Clergy in Cuba have no access to state pensions or any equivalent of social security…The pension gap is approximately $800,000.
Clergy in Cuba have no access to state pensions or any equivalent of social security. Their service to the church is not recognized as employment, which is a function of the Cuban government. Their “retirement” requires enormous creativity and often means penury beyond what most Cubans already endure. Despite fiscal realities, the church in Cuba continues to be immensely resourceful and creative. Bishop Griselda has fostered a culture of strategic planning and engagement in mission and ministry that will move and challenge anyone who has been blessed to listen to her speak or to visit her diocese. Gardens help to feed neighbors, the gospel is preached, clergy are trained, the diocese is effectively governed, and mission is engaged with “baling wire and shoestrings.”
Let us rejoice at the return of Cuban Episcopalians to this body and offer what we can for the well-being of those who have served so long and faithfully.
The pension gap is approximately $800,000. Many bishops and dioceses are participating in the effort to raise these funds.

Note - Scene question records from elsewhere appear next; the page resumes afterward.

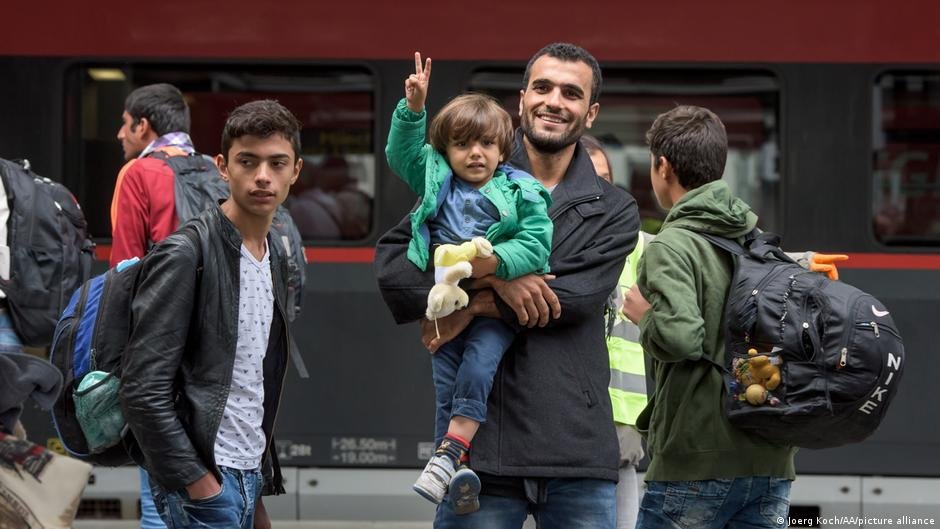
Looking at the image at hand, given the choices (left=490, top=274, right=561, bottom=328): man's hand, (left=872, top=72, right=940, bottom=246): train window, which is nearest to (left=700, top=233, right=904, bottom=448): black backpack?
(left=490, top=274, right=561, bottom=328): man's hand

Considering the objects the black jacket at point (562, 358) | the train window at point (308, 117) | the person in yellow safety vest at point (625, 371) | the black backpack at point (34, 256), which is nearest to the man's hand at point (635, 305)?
the black jacket at point (562, 358)

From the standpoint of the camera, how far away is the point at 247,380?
10.2 ft

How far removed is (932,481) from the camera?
19.7 feet

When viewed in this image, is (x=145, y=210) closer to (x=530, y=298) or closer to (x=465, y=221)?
(x=465, y=221)

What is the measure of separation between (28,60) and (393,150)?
3.53 metres

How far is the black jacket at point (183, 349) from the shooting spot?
2.93 meters

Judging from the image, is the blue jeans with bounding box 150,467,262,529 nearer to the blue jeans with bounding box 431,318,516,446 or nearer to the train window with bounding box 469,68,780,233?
the blue jeans with bounding box 431,318,516,446

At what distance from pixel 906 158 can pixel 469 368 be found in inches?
144

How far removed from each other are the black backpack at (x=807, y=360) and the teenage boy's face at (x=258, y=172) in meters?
1.16

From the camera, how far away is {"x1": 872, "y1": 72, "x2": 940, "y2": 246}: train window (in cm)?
607

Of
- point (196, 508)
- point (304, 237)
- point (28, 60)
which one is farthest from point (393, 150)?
point (28, 60)

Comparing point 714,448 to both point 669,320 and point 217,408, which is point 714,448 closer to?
point 669,320

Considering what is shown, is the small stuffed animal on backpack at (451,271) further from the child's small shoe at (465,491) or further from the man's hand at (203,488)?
the man's hand at (203,488)

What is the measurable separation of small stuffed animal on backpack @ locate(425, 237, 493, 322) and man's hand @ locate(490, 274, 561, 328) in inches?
3.6
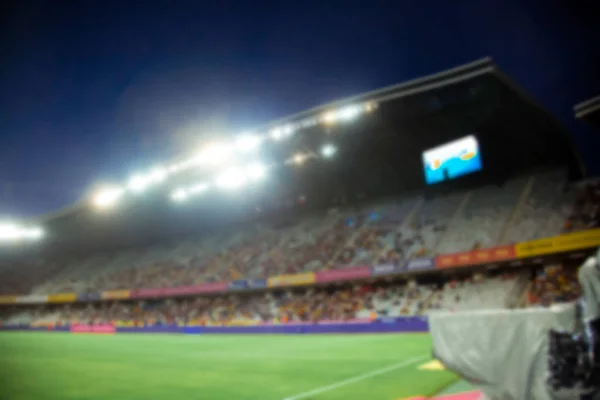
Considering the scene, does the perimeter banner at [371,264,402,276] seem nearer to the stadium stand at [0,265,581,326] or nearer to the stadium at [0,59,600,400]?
the stadium at [0,59,600,400]

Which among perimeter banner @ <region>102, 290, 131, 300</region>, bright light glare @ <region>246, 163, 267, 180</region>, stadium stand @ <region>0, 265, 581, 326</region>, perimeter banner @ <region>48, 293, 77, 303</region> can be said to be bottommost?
stadium stand @ <region>0, 265, 581, 326</region>

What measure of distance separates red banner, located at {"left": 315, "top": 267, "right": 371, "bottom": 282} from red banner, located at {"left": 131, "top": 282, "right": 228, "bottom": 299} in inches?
355

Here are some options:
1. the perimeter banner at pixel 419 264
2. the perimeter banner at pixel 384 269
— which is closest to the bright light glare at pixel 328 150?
the perimeter banner at pixel 384 269

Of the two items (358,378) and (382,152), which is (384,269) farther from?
(358,378)

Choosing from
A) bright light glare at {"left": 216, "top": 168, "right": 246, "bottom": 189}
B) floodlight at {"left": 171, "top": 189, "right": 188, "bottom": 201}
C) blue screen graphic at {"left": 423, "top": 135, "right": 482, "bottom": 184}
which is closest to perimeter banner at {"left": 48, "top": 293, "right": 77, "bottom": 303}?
floodlight at {"left": 171, "top": 189, "right": 188, "bottom": 201}

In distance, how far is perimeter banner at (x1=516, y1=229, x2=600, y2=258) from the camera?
20.4 m

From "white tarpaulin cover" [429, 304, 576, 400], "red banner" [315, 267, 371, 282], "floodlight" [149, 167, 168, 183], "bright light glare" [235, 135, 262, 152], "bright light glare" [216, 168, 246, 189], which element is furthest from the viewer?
"bright light glare" [216, 168, 246, 189]

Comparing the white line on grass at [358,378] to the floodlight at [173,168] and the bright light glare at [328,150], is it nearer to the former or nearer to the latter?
the bright light glare at [328,150]

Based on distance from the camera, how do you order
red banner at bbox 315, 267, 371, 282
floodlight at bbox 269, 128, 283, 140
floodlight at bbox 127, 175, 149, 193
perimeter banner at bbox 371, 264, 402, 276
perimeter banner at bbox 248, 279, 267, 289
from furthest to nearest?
1. floodlight at bbox 127, 175, 149, 193
2. perimeter banner at bbox 248, 279, 267, 289
3. floodlight at bbox 269, 128, 283, 140
4. red banner at bbox 315, 267, 371, 282
5. perimeter banner at bbox 371, 264, 402, 276

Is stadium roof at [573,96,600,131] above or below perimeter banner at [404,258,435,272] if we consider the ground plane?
above

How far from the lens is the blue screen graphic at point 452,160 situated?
2867cm

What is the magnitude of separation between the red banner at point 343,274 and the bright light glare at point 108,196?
21.1m

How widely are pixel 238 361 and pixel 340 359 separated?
3.29 m

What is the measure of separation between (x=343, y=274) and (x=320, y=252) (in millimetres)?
5494
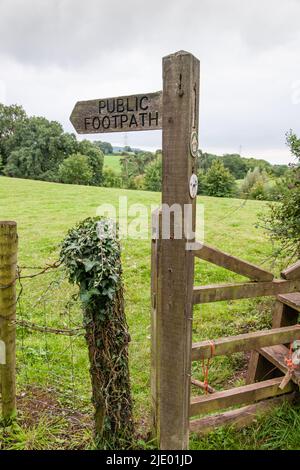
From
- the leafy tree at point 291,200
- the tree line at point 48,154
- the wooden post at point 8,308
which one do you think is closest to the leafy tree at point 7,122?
the tree line at point 48,154

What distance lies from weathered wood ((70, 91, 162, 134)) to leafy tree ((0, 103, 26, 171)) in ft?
148

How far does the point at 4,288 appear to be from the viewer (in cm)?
249

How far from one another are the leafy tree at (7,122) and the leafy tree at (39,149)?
3.56ft

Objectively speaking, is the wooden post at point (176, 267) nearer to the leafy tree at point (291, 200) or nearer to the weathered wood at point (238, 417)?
the weathered wood at point (238, 417)

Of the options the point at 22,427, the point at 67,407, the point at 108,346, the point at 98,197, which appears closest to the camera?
the point at 108,346

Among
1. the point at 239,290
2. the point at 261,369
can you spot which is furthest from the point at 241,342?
the point at 261,369

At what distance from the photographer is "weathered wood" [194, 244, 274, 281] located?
2113 millimetres

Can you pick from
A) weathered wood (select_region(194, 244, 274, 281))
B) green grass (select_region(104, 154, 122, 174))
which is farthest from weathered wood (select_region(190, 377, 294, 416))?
green grass (select_region(104, 154, 122, 174))

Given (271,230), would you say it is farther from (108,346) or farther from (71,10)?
(71,10)

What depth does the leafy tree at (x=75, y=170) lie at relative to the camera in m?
37.4

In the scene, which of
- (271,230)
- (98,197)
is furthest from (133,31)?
(98,197)

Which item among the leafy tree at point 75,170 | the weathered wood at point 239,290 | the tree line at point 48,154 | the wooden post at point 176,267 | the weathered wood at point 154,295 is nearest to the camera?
the wooden post at point 176,267

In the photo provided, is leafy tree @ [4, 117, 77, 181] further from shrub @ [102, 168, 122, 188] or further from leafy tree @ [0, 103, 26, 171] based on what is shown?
shrub @ [102, 168, 122, 188]
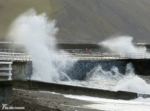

For our part, I have designated our Convention offering to this effort and, in addition, I invite each of our congregations to receive a special offering for this purpose that you send to Convention with your clergy and lay delegates. As a bishop of one of the smaller dioceses in the US, I would love to be able to say to my colleagues of larger well-endowed dioceses that we here in Vermont not only stepped up in this time when our brothers and sisters were in need, we went over the top.
I will leave it to each congregation to determine how you want to participate and simply ask that you bring your ingathering to Diocesan Convention as part of the offering during the Saturday Eucharist. Let us rejoice at the return of Cuban Episcopalians to this body and offer what we can for the well-being of those who have served so long and faithfully.
May God richly bless the givers ad those whose lives in retirement will be eased by this offering.